I'm posting this, because in recent releases I noticed some levels were leaking and/or unvised or only fastvised, and that may have been due to a lack of understanding and possibly the uncritical use of compiling GUIs or in-editor scripts. Maybe run each of the tools in a command prompt window at least once to see what happens, or look for log files in the corresponding directories, e.g. qbsp.log. I'm critical of GUIs and script for reason that there's a risk of them swallowing important warnings and error messages which then go unnoticed for the unaware user.
On leaks/VIS: the basic idea is that a map must be air-tight, completely sealed off to the "outside", otherwise QBSP will report a leak. Another way to recognize a leak is by noclipping outside of the level, and if you can't see the interior but instead the backsides of the outer walls, you know something's wrong.
In this case, QBSP will generate a .pts file
. When placed alongside the .bsp in the maps directory, you can use the pointfile console command to display a dotted line leading from towards the leaking spot. Some editors can load the .pts file as well. When located, it can be plugged; usually it's obvious and straightforward, though occasionally it can be quite obscure. More often than not a map has several leaks, so you may have to repeat the process.

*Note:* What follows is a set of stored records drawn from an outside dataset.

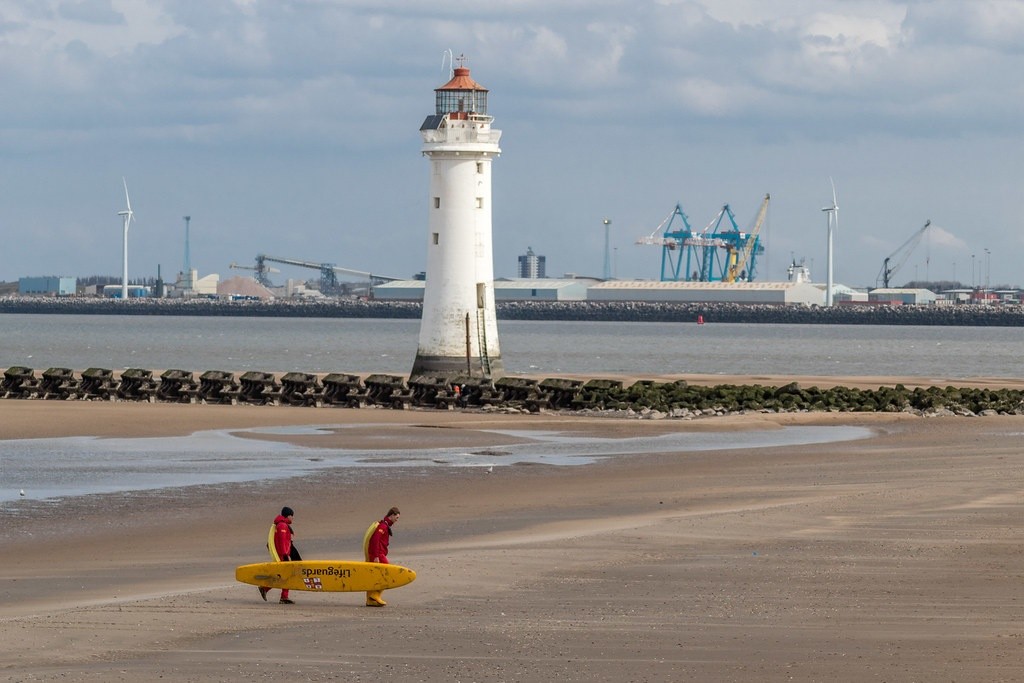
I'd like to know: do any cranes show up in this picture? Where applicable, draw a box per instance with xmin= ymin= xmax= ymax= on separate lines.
xmin=875 ymin=219 xmax=931 ymax=288
xmin=634 ymin=192 xmax=773 ymax=282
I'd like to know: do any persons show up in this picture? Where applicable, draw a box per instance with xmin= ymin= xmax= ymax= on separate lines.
xmin=365 ymin=507 xmax=400 ymax=606
xmin=259 ymin=506 xmax=295 ymax=605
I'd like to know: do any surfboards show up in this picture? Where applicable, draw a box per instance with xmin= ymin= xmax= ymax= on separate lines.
xmin=235 ymin=560 xmax=417 ymax=593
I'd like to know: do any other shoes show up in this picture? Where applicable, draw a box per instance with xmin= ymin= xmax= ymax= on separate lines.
xmin=279 ymin=598 xmax=295 ymax=604
xmin=258 ymin=586 xmax=267 ymax=601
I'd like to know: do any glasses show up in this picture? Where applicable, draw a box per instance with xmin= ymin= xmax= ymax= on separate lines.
xmin=291 ymin=514 xmax=293 ymax=516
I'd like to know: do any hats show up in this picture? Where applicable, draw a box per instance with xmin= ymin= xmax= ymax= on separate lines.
xmin=281 ymin=507 xmax=294 ymax=518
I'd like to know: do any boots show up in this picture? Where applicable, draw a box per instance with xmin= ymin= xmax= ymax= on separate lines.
xmin=369 ymin=589 xmax=386 ymax=605
xmin=366 ymin=591 xmax=384 ymax=607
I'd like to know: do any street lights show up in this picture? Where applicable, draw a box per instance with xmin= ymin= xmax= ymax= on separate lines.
xmin=971 ymin=248 xmax=991 ymax=289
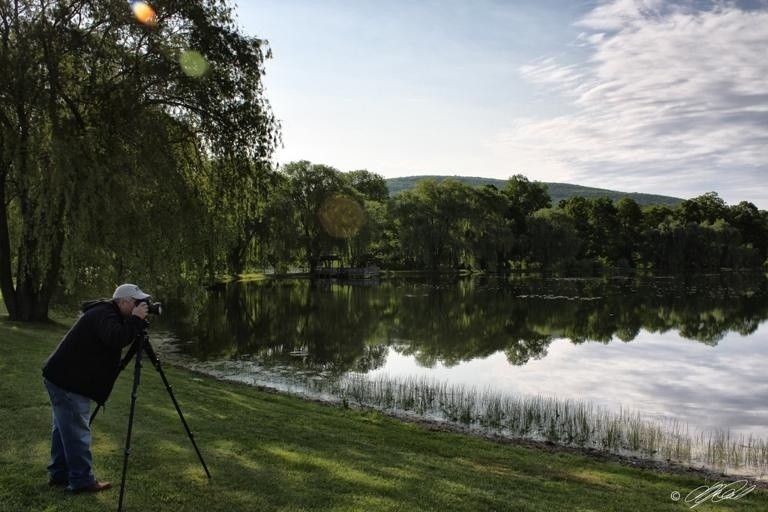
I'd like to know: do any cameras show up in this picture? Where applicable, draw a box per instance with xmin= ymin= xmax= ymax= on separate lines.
xmin=135 ymin=297 xmax=162 ymax=315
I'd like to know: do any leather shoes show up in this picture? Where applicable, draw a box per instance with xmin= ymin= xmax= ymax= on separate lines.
xmin=74 ymin=481 xmax=111 ymax=491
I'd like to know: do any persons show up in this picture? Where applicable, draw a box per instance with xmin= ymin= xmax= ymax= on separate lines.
xmin=40 ymin=283 xmax=154 ymax=494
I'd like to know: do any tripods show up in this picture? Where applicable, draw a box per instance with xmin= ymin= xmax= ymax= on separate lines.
xmin=89 ymin=336 xmax=211 ymax=512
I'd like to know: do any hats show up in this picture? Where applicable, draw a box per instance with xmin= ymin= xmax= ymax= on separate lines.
xmin=113 ymin=284 xmax=152 ymax=303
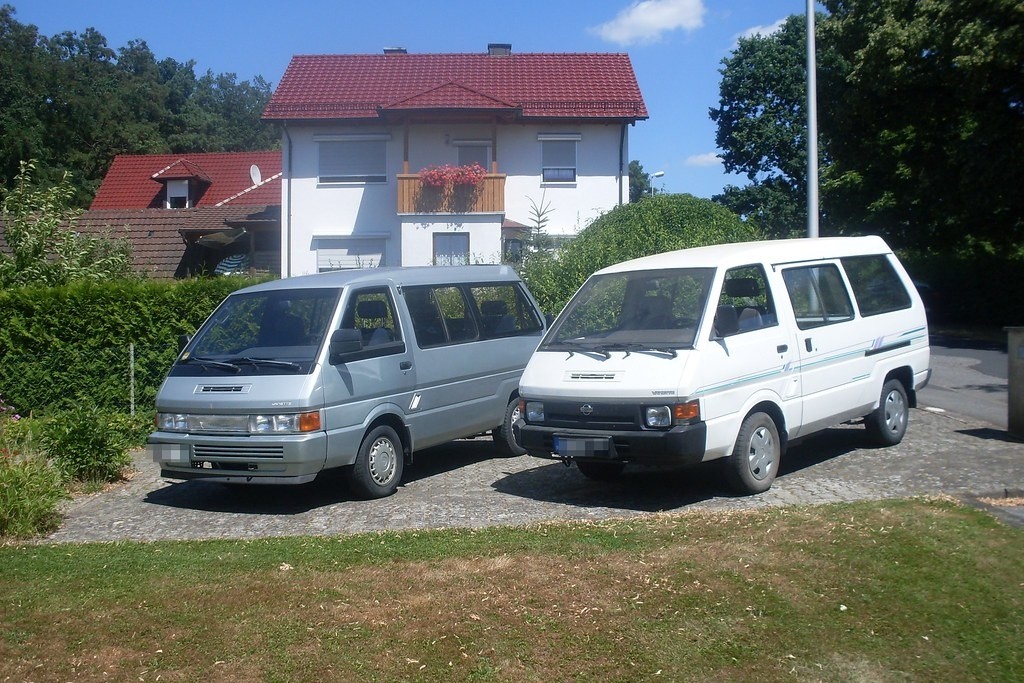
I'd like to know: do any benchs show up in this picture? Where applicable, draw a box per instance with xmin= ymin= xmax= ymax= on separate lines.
xmin=411 ymin=301 xmax=515 ymax=346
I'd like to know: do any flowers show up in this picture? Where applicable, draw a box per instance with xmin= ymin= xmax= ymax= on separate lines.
xmin=419 ymin=159 xmax=489 ymax=186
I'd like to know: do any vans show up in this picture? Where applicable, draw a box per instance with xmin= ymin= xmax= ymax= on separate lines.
xmin=511 ymin=234 xmax=932 ymax=497
xmin=145 ymin=262 xmax=547 ymax=501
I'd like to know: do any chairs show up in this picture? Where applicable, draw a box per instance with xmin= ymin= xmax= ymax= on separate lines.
xmin=259 ymin=311 xmax=304 ymax=343
xmin=620 ymin=296 xmax=673 ymax=328
xmin=726 ymin=277 xmax=770 ymax=329
xmin=357 ymin=301 xmax=393 ymax=345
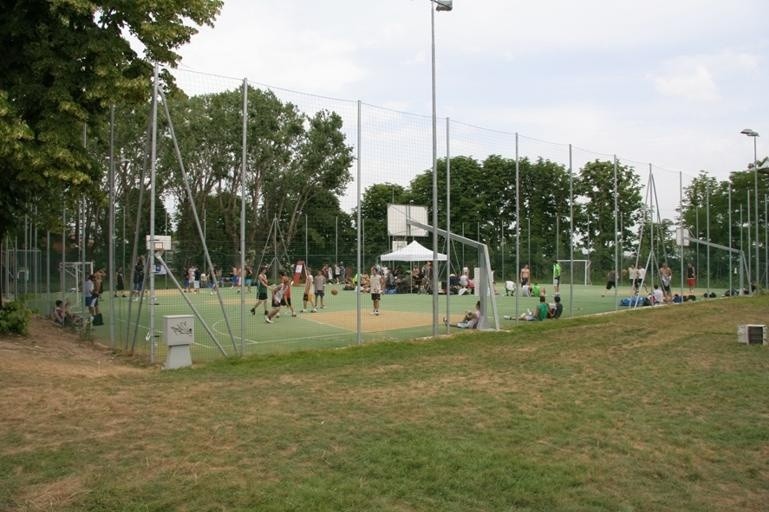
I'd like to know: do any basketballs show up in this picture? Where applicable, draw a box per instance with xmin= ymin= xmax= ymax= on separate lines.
xmin=331 ymin=287 xmax=338 ymax=295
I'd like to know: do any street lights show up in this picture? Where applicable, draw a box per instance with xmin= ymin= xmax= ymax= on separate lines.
xmin=385 ymin=181 xmax=396 ymax=205
xmin=676 ymin=208 xmax=682 ymax=213
xmin=741 ymin=126 xmax=762 ymax=288
xmin=109 ymin=156 xmax=134 ymax=169
xmin=429 ymin=0 xmax=453 ymax=338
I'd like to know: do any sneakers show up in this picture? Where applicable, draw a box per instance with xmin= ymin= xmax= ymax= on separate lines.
xmin=443 ymin=317 xmax=447 ymax=326
xmin=292 ymin=306 xmax=323 ymax=317
xmin=250 ymin=308 xmax=280 ymax=323
xmin=504 ymin=316 xmax=510 ymax=320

Once the map is properly sealed, and only then, QBSP will generate a .prt file. It contains information on the vis portals the level is made up of, so to speak. This file is required for VIS to calculate the visibility of the world ('what is visible from where', so the game doesn't have to render the whole map at once)- without it, VIS cannot run.
There are two command line switches for VIS that matter here: -fast which does a quick but sloppy calculation used for testing purposes, and -level 4 which runs a slow and precise calculation = the one you must use for the final release. Depending on the size and structure of the level, this can take a while (although with multithreading tools and detail brushes, it's not much of a problem these days). A fullvis is important. Don't listen to people saying it's not because modern systems can handle it and so on!
To get an idea about how it works, you can check in game: using Fitzquake or Quakespasm, load one of the original maps and type r_showtris 1 in the console, then walk around and see how stuff appears and disappears if it's sufficiently blocked by other geometry.
By the way, the .vis file is just an autosave of the current state of the VIS process (because you can stop and resume it if necessary). After the job is done, the file is useless. Don't include it in your release.